Cardinal Nguyen Van Thuan had gone into exile in Rome after being
expelled
from Vietnam more than a decade ago. Although he was made a cardinal
only
last year, Cardinal Nguyen Van Thuan had already appeared on lists of
possible successors to Pope John Paul II, particularly by those
believing
the next pontiff could come from a poor, non-European country. Vietnam
has
the largest Roman Catholic community in Asia after the Philippines.
Cardinal Nguyen Van Thuan was ordained a priest in Vietnam in 1953. He
was
appointed deputy archbishop of Saigon days before the South Vietnamese
capital fell to the communist North in 1975.
Targeted for his faith as well as his family connections - his uncle was
Ngo
Dinh Diem, the assassinated South Vietnamese president - Cardinal Nguyen
Van
Thuan spent 13 years in a communist ''re-education'' camp - nine of them
in
solitary confinement.
During that time, he fashioned a tiny Bible out of scraps of paper.

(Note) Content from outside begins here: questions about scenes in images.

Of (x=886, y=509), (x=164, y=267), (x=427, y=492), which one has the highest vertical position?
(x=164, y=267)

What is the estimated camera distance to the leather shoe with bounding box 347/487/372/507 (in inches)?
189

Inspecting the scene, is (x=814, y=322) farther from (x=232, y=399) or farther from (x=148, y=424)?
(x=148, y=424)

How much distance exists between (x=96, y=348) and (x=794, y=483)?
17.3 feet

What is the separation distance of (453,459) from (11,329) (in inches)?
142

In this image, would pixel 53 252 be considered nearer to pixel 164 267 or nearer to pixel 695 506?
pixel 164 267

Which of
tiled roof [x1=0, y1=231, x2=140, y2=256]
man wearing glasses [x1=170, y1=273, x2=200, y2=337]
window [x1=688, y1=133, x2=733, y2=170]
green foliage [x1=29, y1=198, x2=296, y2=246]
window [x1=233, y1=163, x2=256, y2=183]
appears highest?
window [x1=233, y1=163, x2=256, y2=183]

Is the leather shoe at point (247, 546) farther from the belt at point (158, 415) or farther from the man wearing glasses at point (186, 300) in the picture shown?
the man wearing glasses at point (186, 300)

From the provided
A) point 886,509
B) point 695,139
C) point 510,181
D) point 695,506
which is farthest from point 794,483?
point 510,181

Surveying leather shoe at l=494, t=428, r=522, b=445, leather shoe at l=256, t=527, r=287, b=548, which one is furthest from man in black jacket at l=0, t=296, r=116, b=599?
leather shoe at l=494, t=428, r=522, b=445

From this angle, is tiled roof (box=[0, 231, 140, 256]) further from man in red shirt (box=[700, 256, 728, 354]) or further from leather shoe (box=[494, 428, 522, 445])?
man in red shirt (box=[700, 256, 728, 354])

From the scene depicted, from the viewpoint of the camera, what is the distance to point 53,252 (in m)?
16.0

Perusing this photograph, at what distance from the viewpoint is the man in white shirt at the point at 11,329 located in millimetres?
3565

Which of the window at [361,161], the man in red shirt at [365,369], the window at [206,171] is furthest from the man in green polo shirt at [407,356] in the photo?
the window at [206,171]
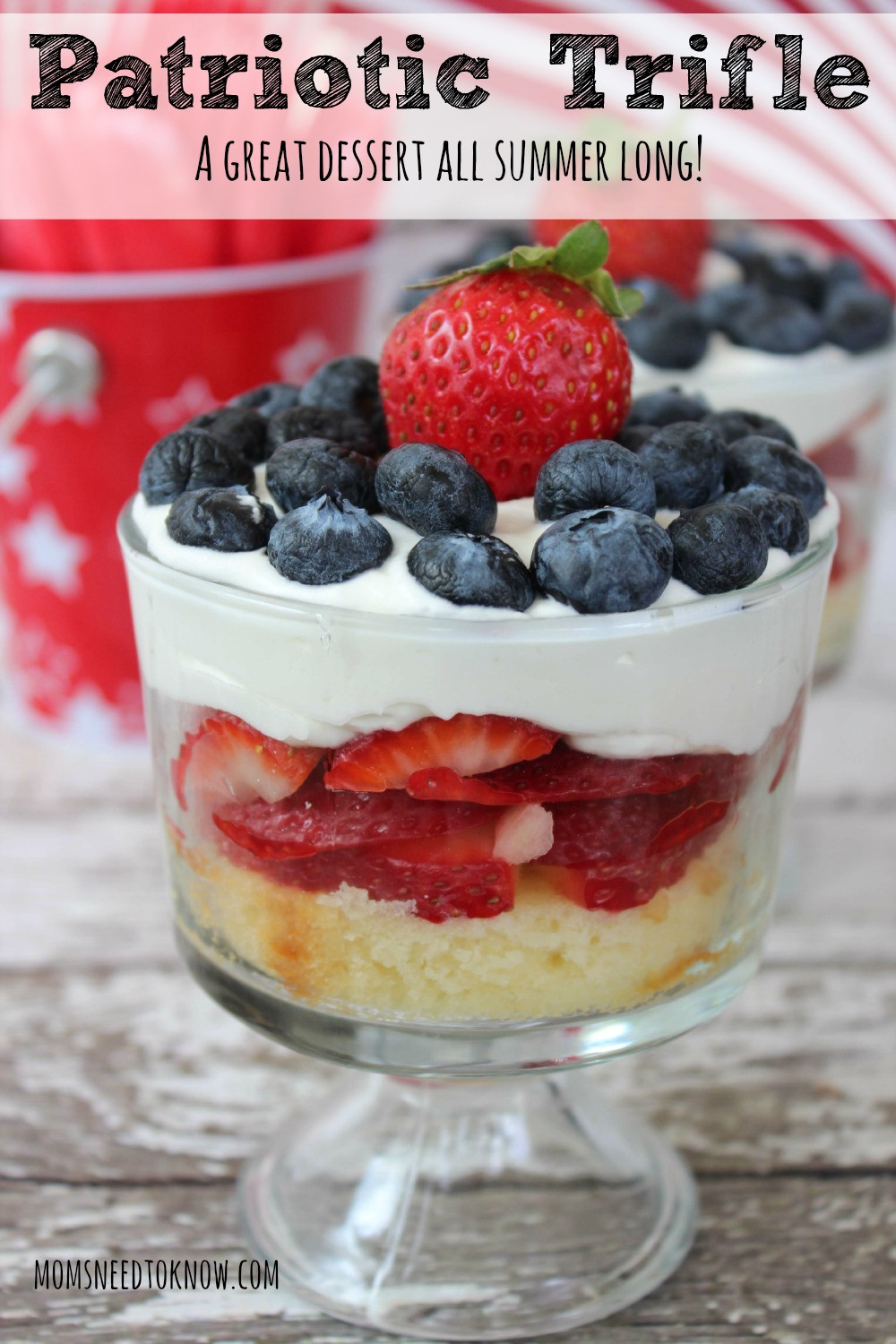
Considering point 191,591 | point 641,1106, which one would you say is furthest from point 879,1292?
point 191,591

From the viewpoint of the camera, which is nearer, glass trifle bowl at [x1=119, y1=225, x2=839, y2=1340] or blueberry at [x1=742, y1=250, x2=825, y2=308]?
glass trifle bowl at [x1=119, y1=225, x2=839, y2=1340]

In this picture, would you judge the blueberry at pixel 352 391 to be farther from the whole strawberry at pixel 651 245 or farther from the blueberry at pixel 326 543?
the whole strawberry at pixel 651 245

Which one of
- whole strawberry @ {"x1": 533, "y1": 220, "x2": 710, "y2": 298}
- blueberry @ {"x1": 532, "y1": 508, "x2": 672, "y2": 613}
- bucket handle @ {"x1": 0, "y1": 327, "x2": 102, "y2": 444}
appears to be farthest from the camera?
bucket handle @ {"x1": 0, "y1": 327, "x2": 102, "y2": 444}

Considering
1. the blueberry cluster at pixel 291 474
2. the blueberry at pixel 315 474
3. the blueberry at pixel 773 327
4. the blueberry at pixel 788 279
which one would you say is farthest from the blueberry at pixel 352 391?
the blueberry at pixel 788 279

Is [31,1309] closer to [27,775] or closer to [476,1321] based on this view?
[476,1321]

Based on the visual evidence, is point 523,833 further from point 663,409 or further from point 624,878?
point 663,409

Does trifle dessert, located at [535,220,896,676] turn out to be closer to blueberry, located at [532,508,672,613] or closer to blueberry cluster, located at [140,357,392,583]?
blueberry cluster, located at [140,357,392,583]

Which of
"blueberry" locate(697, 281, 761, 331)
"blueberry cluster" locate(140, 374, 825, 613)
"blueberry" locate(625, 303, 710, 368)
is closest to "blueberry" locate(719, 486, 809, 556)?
"blueberry cluster" locate(140, 374, 825, 613)
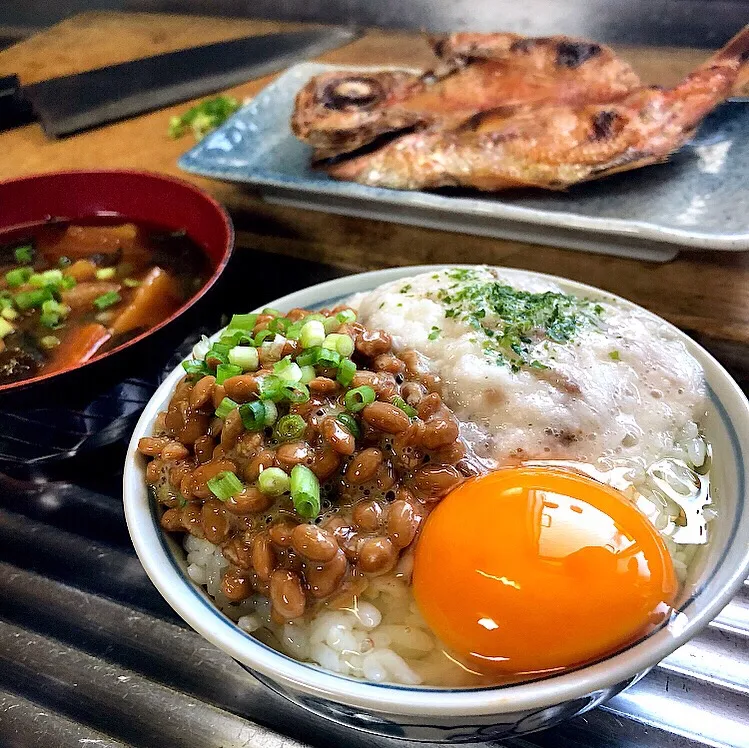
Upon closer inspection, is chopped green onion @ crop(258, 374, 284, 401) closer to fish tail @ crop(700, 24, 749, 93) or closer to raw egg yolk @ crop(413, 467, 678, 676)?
raw egg yolk @ crop(413, 467, 678, 676)

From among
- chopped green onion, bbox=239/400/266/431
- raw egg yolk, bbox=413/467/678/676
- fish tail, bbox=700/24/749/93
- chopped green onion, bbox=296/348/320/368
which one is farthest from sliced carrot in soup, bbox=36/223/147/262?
fish tail, bbox=700/24/749/93

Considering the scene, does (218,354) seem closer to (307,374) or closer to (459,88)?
(307,374)

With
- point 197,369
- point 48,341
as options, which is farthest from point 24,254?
point 197,369

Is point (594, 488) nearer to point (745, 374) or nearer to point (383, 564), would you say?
point (383, 564)

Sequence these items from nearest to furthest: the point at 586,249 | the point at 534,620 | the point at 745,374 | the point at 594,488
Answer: the point at 534,620 → the point at 594,488 → the point at 745,374 → the point at 586,249

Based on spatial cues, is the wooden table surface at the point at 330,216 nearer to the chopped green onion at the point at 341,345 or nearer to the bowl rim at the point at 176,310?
the bowl rim at the point at 176,310

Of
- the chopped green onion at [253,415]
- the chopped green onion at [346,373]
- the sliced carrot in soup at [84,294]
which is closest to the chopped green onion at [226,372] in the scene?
the chopped green onion at [253,415]

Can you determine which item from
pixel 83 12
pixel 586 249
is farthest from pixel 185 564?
pixel 83 12
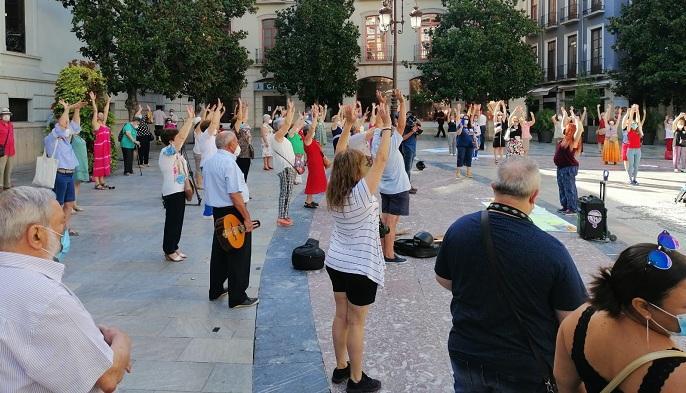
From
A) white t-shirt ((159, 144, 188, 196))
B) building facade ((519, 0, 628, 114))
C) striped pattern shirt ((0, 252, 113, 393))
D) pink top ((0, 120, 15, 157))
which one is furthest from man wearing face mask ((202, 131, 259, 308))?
building facade ((519, 0, 628, 114))

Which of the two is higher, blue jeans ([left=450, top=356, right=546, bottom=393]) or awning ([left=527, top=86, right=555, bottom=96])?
awning ([left=527, top=86, right=555, bottom=96])

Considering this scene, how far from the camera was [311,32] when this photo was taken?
36.2 metres

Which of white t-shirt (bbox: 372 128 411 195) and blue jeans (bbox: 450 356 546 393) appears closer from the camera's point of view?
blue jeans (bbox: 450 356 546 393)

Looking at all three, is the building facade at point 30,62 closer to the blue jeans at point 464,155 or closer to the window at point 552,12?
the blue jeans at point 464,155

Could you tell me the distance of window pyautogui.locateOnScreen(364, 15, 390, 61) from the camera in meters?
43.1

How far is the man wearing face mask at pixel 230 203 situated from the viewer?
19.8ft

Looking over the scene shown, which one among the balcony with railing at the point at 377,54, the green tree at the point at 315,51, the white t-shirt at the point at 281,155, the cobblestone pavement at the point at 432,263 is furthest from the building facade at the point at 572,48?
the white t-shirt at the point at 281,155

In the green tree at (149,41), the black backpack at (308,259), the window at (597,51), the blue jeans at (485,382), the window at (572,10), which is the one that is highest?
the window at (572,10)

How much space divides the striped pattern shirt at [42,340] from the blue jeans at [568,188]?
9957mm

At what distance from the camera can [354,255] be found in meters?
4.16

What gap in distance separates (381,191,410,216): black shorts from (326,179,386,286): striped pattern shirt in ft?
10.6

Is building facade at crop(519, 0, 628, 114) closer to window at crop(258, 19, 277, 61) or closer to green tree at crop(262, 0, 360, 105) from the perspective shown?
green tree at crop(262, 0, 360, 105)

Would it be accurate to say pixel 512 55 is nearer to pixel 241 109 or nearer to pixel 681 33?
pixel 681 33

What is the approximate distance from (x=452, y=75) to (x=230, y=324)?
29.1 meters
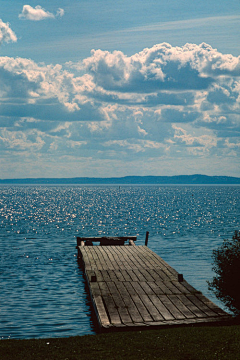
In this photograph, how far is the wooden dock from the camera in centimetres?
1673

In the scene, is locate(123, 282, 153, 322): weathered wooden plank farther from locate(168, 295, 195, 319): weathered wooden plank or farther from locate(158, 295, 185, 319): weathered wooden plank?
locate(168, 295, 195, 319): weathered wooden plank

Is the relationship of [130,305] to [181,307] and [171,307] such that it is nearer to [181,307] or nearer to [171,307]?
[171,307]

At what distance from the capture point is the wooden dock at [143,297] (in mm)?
16734

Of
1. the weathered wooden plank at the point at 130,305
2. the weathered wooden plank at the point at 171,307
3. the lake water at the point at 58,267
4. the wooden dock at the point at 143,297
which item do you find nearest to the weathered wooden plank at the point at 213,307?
the wooden dock at the point at 143,297

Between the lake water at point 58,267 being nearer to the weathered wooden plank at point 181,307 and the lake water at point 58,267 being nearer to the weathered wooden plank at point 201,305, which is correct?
the weathered wooden plank at point 181,307

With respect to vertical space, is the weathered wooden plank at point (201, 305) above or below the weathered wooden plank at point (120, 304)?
above

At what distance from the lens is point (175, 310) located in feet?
58.7

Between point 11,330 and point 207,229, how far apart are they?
49701 millimetres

Sympathetic guards smuggled in a piece of wood and some wire from which
he
crafted a small crucifix.
''His record of what he did in solitary confinement is incredible,''
said
Cardinal Bernard Law of Boston, who met Cardinal Nguyen Van Thuan
shortly
after his release from prison in 1989.
''He communicated with people outside, wrote messages of hope, prayers -
those were smuggled out and duplicated in a primitive way, person to
person.
There was no fax, no typewriter,'' Law said.
In his book ''The Way of Hope - Thoughts of Light from a Prison Cell,''
Cardinal Nguyen Van Thuan wrote: ''In our country there is a saying: `A
day
in prison is worth a thousand autumns of freedom.' I myself experienced
this. While in prison, everyone waits for freedom, every day, every
minute.
We must live each day, each minute of our life as though it is the
last.''
''He was a very powerful example on how to endure suffering,'' Law said.
''He had a philosophy of life - take each moment, and live each moment
in
the love of Christ.''
In 1991, Cardinal Nguyen Van Thuan was forced into exile. At the
Vatican,
Cardinal Nguyen Van Thuan ran the Pontifical Council of Justice and
Peace,
handling issues such as Third World debt.